◆ Your instructions:
Retype exactly what appears below from the line containing "Thunderball (2-Disc ultimate" down to the line containing "Jane Lynch suited", keeping both end lines. Do not include pictures.

[Brief descriptive captions]
__________

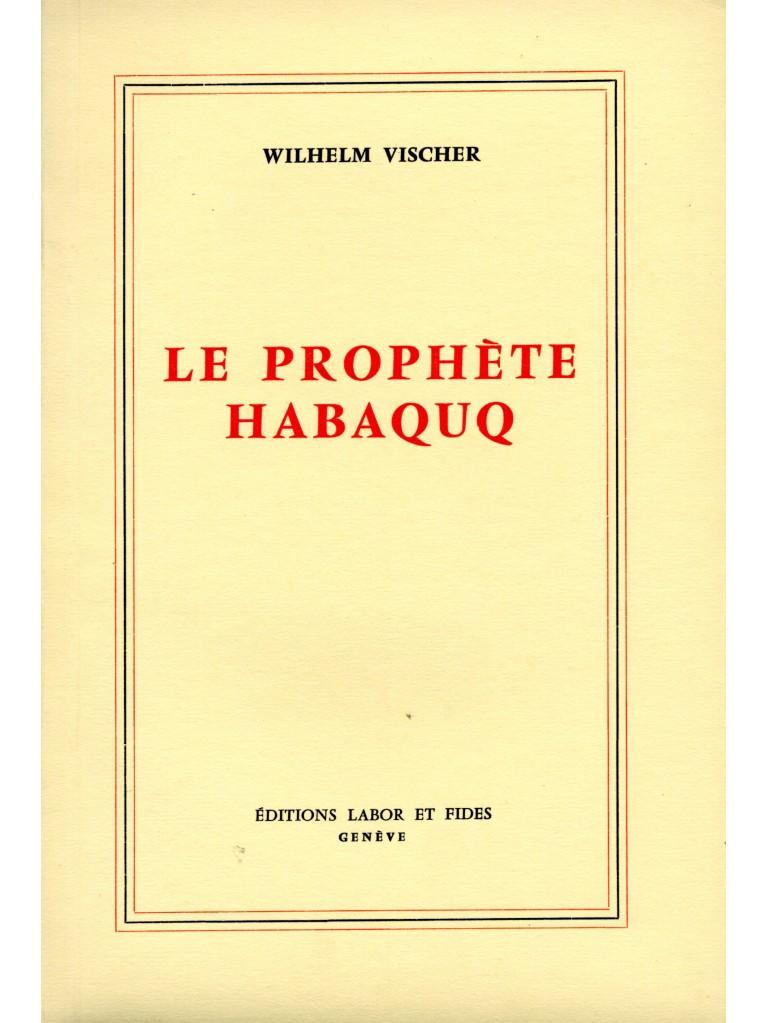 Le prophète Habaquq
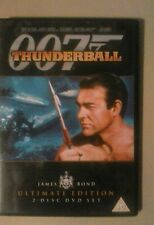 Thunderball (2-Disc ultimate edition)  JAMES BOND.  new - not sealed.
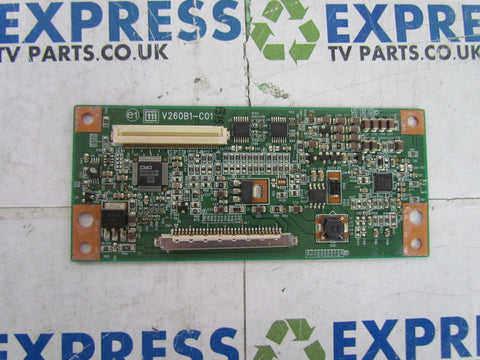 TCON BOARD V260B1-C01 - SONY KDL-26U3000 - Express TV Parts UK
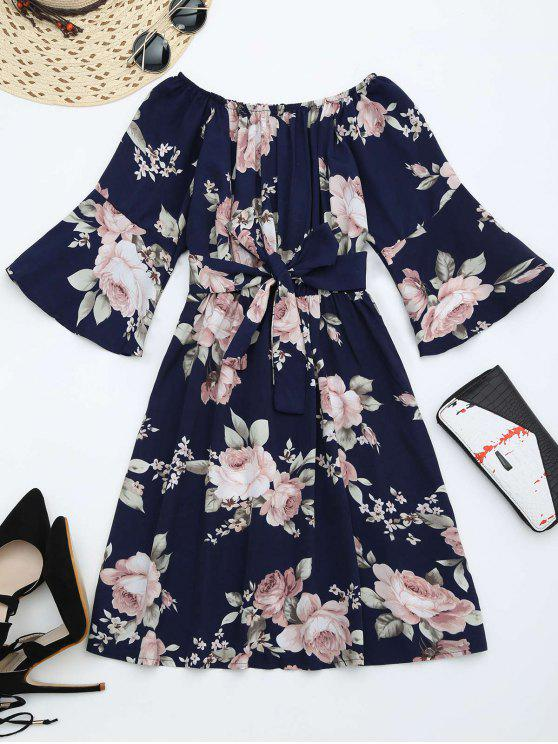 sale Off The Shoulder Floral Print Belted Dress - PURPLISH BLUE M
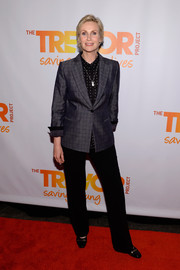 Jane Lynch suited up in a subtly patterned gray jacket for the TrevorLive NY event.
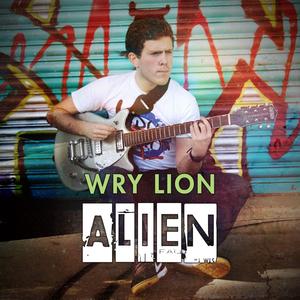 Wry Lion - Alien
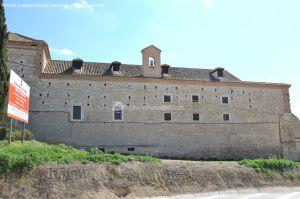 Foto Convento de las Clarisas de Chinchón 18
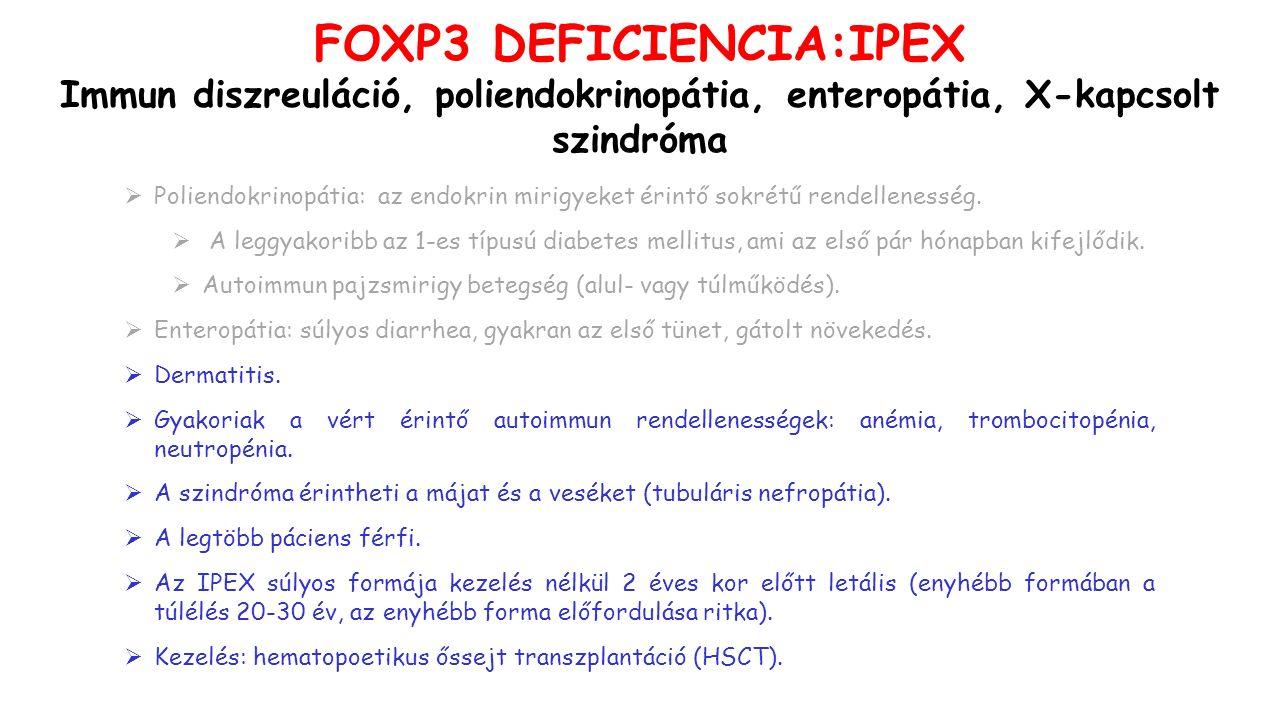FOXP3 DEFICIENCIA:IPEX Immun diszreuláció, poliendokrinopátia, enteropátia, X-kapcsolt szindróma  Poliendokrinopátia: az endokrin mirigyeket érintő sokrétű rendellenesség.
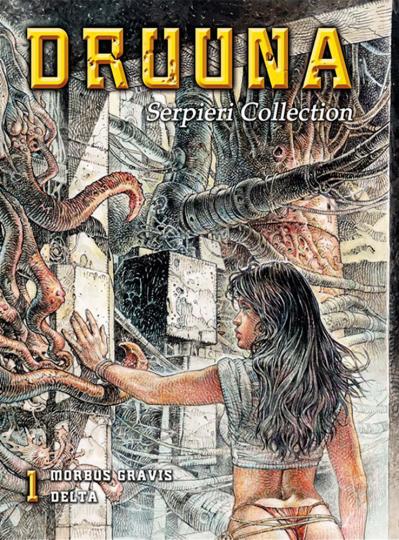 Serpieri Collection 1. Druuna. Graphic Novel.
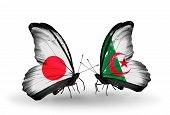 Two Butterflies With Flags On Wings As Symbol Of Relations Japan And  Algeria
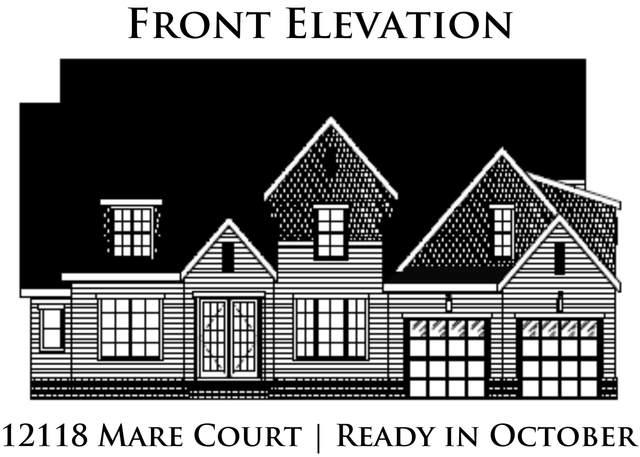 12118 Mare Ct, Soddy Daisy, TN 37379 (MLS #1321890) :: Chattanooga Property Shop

__________

◆ Exercise solution:
 Thunderball (2-Disc ultimate edition)  JAMES BOND.  new - not sealed.
 TCON BOARD V260B1-C01 - SONY KDL-26U3000 - Express TV Parts UK
 sale Off The Shoulder Floral Print Belted Dress - PURPLISH BLUE M
 Jane Lynch suited up in a subtly patterned gray jacket for the TrevorLive NY event.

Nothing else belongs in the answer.